• **WHAT YOU SHOULD DO**
Set down exactly, with nothing added, the lines from the one containing "kingdom: Animalia" through the end of the entries.

[Stored items]
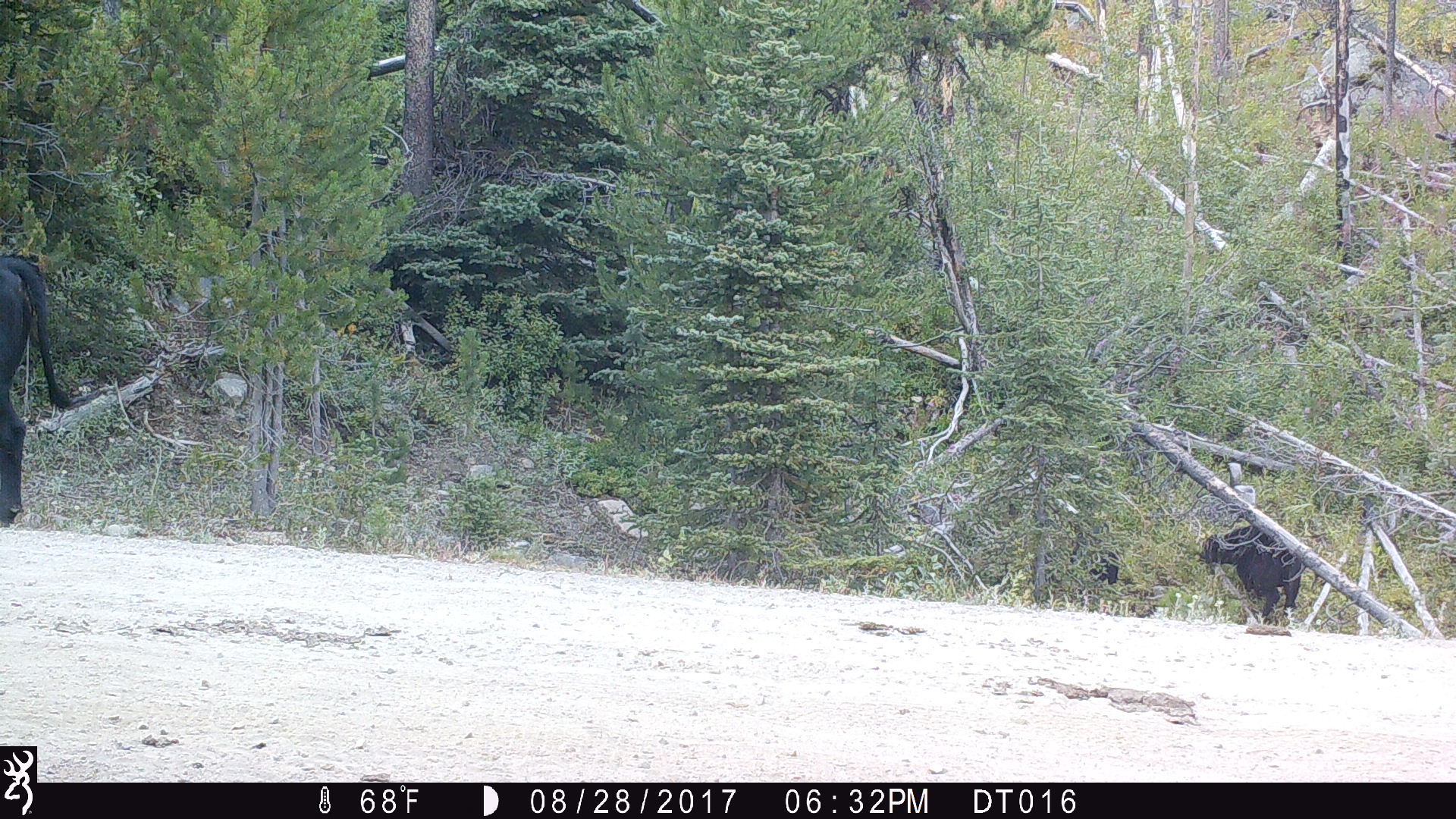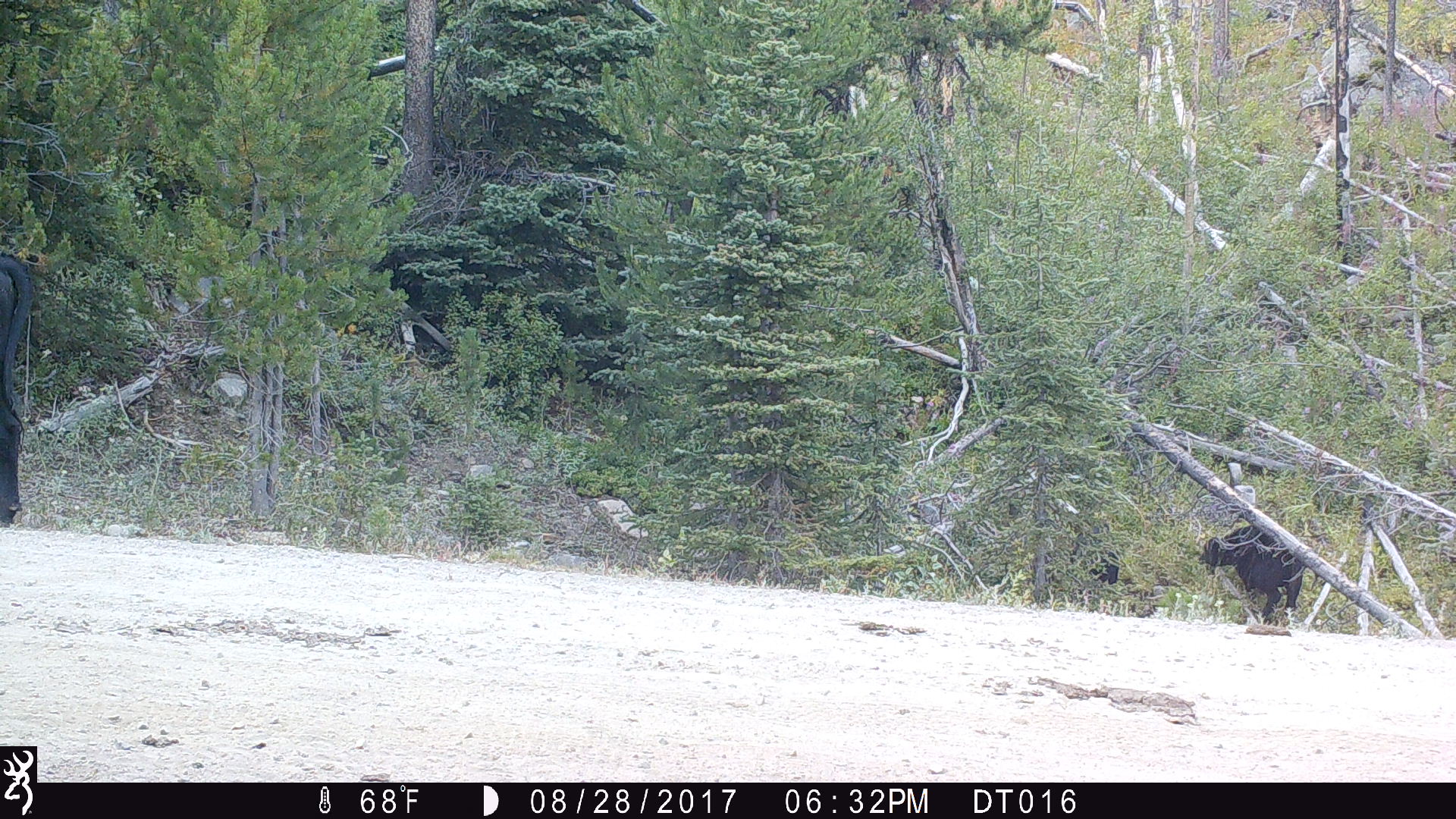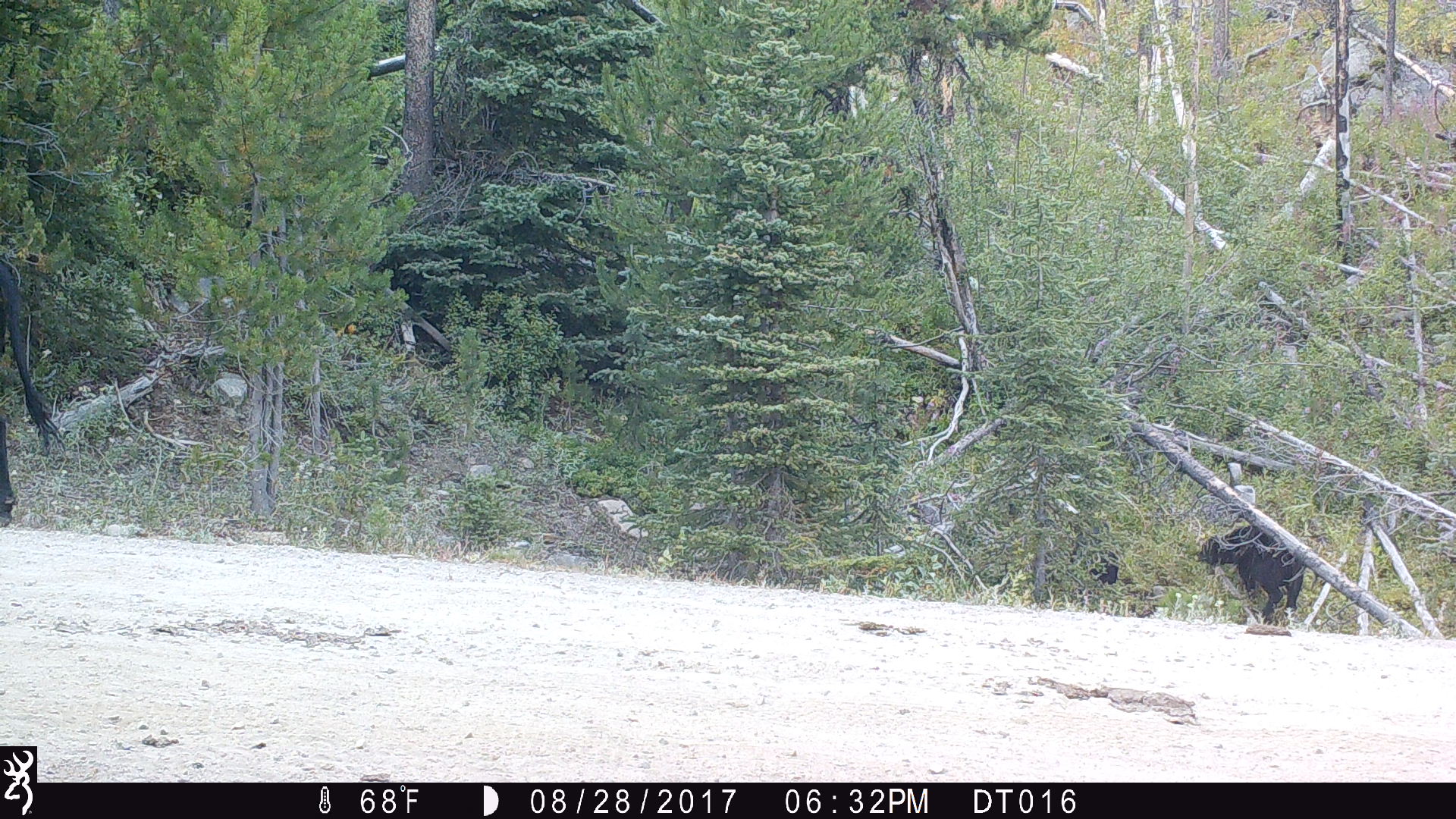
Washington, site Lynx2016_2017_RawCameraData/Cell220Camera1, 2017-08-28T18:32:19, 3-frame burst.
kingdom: Animalia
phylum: Chordata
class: Mammalia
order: Artiodactyla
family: Bovidae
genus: Bos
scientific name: Bos taurus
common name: domestic cattle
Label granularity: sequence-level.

• **SOLVED PROBLEM**
kingdom: Animalia
phylum: Chordata
class: Mammalia
order: Artiodactyla
family: Bovidae
genus: Bos
scientific name: Bos taurus
common name: domestic cattle
Label granularity: sequence-level.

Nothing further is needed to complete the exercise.